* _PROVIDED TEXT_
Project

General

Profile

Feature #8

Clear states after failover

Added by Perry Mason over 10 years ago. Updated almost 5 years ago.

Status:
Resolved
Priority:
High
Assignee:
-
Category:
Rules/NAT
Target version:
Start date:
05/10/2009
Due date:
% Done:

0%

Estimated time:

Description

In a Multi wan Setup some VOIP phones needs a little help after a fail over.
Solution previously outlined in http://forum.pfsense.org/index.php/topic,7808.0.html works but can hopefully be improved.

- Replace afterfilterchange with apinger so states only gets reset when a fail over happens and not on every filter change.
- When states gets cleared it will only happen to a single IP or a group of IP's and not every entry in state table

Associated revisions

Revision 102ab75d (diff)
Added by Scott Ullrich over 9 years ago

Clear states for an interface if it is down Ticket #8

Revision 64e9ae07 (diff)
Added by Scott Ullrich over 9 years ago

Use correct argument for pfctl -b Ticket #8

Revision 05f3ffa4 (diff)
Added by Ermal Luçi over 9 years ago

Ticket #8. Delete states after link fails down.

Revision 79b7f498 (diff)
Added by Ermal Luçi about 9 years ago

Ticket #8. Use proper IP to pfctl -b and run the command after the rules have been removed for the not 'down' interfaces.

Revision 1bb03150 (diff)
Added by Ermal Luçi almost 9 years ago

Ticket #8. Try to kill all states regarding source nodes and states with source address the gateway ip.

Revision 7b877108 (diff)
Added by Ermal Luçi almost 9 years ago

Ticket #8. Try to kill even all states from hosts and destination the gateway ip.

Revision fa2f5379 (diff)
Added by Ermal Luçi almost 9 years ago

Ticket #8. Actually use the new functionality of pfctl -b to kill even states referencing down gateways in their route-to cached parameter.

Revision b439dc01 (diff)
Added by Ermal Luçi almost 9 years ago

Pass the new argumesnts to pfctl -b and correct variable name as reported on Ticket #8.

Revision eed02caf (diff)
Added by Ermal Luçi almost 9 years ago

Ticket #8. A try at correctly finding the gateway ip of down interfaces or gateways marked as down. Currently it cannot be gotten from apinger.

Revision b7142c29 (diff)

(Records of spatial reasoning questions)
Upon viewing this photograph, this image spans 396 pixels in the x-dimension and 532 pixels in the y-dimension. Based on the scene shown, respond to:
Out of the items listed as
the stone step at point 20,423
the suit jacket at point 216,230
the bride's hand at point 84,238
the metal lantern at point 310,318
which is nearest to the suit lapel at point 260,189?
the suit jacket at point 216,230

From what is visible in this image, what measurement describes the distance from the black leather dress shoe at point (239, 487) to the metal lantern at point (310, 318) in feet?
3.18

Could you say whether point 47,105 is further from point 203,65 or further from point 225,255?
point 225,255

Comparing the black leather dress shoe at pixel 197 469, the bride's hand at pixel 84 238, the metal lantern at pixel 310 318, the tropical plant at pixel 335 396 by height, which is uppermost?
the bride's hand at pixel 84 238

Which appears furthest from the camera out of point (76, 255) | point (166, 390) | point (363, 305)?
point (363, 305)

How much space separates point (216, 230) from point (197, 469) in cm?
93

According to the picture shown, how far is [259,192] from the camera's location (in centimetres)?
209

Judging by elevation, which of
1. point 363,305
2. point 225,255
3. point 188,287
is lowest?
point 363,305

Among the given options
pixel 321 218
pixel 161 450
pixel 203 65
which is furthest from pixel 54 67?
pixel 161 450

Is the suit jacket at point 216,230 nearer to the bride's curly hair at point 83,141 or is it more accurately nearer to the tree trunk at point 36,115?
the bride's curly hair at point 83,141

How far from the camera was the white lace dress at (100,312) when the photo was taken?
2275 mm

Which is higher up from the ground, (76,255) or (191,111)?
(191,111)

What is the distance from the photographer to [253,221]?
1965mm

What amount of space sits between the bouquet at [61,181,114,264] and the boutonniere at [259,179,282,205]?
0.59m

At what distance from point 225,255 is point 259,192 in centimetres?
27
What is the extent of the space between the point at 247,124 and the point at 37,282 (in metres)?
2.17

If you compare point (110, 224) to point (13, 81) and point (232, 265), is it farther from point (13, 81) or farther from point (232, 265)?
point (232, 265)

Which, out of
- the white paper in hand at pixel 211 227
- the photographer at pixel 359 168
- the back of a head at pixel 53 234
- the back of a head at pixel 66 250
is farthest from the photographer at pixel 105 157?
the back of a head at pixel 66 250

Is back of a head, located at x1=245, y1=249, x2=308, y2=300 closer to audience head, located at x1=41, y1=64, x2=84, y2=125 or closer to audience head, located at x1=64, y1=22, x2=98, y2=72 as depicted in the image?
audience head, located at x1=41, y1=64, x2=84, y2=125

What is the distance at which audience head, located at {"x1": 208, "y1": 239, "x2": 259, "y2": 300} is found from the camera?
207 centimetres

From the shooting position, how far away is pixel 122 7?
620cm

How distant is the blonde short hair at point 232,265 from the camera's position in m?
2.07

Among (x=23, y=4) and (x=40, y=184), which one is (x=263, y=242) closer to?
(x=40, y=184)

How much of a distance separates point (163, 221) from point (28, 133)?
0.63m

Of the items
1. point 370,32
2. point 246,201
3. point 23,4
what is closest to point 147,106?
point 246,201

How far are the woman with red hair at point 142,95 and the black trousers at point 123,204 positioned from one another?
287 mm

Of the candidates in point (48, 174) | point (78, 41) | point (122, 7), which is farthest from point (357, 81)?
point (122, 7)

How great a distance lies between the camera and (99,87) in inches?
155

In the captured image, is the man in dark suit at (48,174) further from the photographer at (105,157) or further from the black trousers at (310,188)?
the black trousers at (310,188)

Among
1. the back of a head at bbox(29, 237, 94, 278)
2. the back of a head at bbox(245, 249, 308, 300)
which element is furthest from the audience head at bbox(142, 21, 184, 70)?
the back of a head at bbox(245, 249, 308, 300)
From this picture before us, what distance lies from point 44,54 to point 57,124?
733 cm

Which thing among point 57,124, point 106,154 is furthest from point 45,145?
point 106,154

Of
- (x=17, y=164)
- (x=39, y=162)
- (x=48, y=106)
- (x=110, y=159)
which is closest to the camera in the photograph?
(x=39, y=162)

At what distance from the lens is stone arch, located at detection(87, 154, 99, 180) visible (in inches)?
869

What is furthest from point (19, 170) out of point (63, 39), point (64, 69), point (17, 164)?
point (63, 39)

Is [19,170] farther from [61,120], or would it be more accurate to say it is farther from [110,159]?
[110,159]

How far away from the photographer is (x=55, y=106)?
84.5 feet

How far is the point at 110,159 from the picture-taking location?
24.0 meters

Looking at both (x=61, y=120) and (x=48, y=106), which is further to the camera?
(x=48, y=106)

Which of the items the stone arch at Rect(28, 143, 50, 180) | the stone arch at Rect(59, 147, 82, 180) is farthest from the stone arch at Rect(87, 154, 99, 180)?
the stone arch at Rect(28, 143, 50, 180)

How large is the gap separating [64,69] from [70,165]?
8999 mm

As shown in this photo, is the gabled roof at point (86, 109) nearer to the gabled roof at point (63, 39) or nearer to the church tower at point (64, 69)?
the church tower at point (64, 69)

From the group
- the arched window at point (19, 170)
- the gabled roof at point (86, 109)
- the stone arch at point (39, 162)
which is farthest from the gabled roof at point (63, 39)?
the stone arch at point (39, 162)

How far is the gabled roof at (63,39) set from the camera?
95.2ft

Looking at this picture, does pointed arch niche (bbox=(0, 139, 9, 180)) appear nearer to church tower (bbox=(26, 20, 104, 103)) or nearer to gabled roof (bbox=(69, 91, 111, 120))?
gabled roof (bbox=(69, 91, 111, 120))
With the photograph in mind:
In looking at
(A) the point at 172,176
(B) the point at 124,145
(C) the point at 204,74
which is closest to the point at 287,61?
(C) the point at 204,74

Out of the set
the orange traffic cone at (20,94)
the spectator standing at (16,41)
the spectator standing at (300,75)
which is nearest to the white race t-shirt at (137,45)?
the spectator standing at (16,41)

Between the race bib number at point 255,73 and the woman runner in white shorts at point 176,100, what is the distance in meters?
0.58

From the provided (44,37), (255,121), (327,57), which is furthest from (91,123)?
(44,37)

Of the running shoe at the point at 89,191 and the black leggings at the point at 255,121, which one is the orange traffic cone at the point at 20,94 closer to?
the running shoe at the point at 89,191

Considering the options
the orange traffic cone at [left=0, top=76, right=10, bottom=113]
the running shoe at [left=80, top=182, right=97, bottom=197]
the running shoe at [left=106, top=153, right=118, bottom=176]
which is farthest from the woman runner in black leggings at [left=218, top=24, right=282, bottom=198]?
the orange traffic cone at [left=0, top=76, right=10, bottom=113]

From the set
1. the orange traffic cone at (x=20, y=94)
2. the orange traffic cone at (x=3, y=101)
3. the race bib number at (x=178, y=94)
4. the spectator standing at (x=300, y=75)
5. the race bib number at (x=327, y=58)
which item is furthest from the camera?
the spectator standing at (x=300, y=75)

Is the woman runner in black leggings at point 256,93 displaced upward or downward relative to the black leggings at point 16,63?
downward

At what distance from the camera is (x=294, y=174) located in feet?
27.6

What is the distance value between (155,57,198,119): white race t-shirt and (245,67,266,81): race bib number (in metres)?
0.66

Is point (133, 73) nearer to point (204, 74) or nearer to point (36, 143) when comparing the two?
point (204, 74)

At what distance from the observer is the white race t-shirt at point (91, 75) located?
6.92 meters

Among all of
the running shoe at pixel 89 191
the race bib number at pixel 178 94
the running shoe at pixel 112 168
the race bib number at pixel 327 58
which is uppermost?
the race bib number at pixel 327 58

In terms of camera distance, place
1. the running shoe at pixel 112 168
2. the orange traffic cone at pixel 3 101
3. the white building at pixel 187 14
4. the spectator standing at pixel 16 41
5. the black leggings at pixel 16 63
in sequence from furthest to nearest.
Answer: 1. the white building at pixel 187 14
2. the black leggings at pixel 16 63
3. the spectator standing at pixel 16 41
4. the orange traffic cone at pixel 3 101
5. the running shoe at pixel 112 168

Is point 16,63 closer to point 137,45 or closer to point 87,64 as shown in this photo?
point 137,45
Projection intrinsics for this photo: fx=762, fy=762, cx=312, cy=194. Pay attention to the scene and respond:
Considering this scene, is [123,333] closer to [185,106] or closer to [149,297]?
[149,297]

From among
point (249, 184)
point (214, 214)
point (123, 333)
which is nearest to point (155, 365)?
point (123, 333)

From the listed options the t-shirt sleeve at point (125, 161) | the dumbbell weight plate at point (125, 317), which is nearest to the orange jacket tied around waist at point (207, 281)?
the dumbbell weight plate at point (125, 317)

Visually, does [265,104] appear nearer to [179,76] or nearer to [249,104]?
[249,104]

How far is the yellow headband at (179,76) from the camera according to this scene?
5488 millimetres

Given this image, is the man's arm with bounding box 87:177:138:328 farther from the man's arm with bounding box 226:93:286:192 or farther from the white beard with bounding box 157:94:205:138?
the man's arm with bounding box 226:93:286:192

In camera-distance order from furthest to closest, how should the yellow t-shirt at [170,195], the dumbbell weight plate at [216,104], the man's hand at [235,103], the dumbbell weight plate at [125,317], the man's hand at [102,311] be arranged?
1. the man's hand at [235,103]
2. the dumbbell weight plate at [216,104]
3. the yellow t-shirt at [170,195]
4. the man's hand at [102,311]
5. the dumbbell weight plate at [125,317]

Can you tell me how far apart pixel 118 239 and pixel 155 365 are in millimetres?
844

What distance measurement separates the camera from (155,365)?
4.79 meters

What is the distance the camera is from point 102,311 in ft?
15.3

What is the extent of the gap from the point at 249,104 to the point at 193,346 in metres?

* _WRITTEN PROBLEM_
Carry on the issue page about clearing states after failover, starting after its last line.

* _EXPECTED OUTPUT_
Added by Ermal Luçi almost 9 years ago

Ticket #8. Use correct variable. Discovered-by: Mark Huijgen

History

#1 Updated by Ermal Luçi about 10 years ago

I have done this for pppoe/pptp/l2tp interfaces through pfctl -b in 2.0.
For the other cases some more code analysis is needed to find when the interface fails.

Though its just a matter of writing the code than how-to analysis.

AFAIK the patch is present in pf(4) for 7.2 sources too.

#2 Updated by Scott Ullrich almost 10 years ago

  • Assignee deleted (Core Team)
  • Affected Version set to 2.0

#3 Updated by Scott Ullrich over 9 years ago

  • Priority changed from Normal to Very Low

#4 Updated by Chris Buechler over 9 years ago

  • Priority changed from Very Low to High

This is important, services that maintain a connection never come back after failover without this. VoIP is a good example, that state will never clear, so phones won't fail over without manually clearing states. The per-interface state kill that I believe Ermal added to pfctl fixes this.

#5 Updated by Chris Buechler over 9 years ago

  • Category changed from Unknown to Rules/NAT
  • Affected Version changed from 2.0 to All

pfctl -b <IP of interface>

does this reportedly (haven't tested thoroughly, it's in our code and appears to work).

#6 Updated by Scott Ullrich over 9 years ago

I looked through the tree last night and I did not see pfctl -b in use anywhere. Can someone point me to where its currently being used?

#7 Updated by Chris Buechler over 9 years ago

I don't think it is being used, it needs to be tested to ensure it works, then added to run appropriately when a WAN fails.

#8 Updated by Ermal Luçi over 9 years ago

I already told:
"I have done this for pppoe/pptp/l2tp interfaces through pfctl -b in 2.0."

Look at the link down scripts in /usr/local/[s]bin

#9 Updated by Chris Buechler over 9 years ago

That's good Ermal, that fixes a different problem with the same cause where upon PPPoE reconnect (primarily in countries where they force a daily reconnect like Germany) stale states can hang around.

This fix is sort of like that, though needs to run when a gateway is marked down.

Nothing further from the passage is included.